__What to do__
Rewrite the entries from the first one through the line containing "17.7 metres", replacing "airplane" with "aircraft" and keeping everything else the same.
** START Input for this task **
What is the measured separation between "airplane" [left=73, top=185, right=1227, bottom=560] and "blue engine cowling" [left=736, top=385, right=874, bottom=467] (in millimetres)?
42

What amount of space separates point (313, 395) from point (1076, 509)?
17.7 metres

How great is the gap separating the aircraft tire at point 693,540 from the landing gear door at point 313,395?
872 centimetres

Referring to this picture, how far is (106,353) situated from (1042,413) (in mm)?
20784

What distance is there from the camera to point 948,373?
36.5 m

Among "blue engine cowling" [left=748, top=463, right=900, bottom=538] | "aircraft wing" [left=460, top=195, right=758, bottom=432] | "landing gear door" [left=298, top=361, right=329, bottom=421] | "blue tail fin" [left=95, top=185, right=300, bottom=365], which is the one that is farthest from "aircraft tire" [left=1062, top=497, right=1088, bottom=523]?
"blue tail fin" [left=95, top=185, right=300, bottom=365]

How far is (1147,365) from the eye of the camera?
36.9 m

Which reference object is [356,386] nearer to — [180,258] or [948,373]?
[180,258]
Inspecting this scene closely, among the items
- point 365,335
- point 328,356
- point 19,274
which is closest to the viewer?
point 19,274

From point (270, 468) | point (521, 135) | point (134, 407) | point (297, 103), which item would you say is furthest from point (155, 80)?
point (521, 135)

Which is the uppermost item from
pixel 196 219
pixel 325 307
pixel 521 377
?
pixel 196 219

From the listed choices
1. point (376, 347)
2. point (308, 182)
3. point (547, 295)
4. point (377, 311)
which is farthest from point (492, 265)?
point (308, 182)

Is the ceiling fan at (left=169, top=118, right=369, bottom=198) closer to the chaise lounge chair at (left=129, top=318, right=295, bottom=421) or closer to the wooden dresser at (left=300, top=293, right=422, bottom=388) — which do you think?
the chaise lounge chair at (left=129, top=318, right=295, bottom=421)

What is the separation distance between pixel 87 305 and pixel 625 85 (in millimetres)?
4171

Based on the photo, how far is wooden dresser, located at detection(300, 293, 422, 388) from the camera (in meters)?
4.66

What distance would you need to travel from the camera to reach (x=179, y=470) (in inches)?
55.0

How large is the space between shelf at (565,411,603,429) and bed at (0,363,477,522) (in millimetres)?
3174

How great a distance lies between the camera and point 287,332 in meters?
** END Input for this task **
__Answer to the exercise__
What is the measured separation between "aircraft" [left=73, top=185, right=1227, bottom=560] and "blue engine cowling" [left=736, top=385, right=874, bottom=467] (in millimetres)?
42

What amount of space separates point (313, 395) from point (1076, 509)?
17.7 metres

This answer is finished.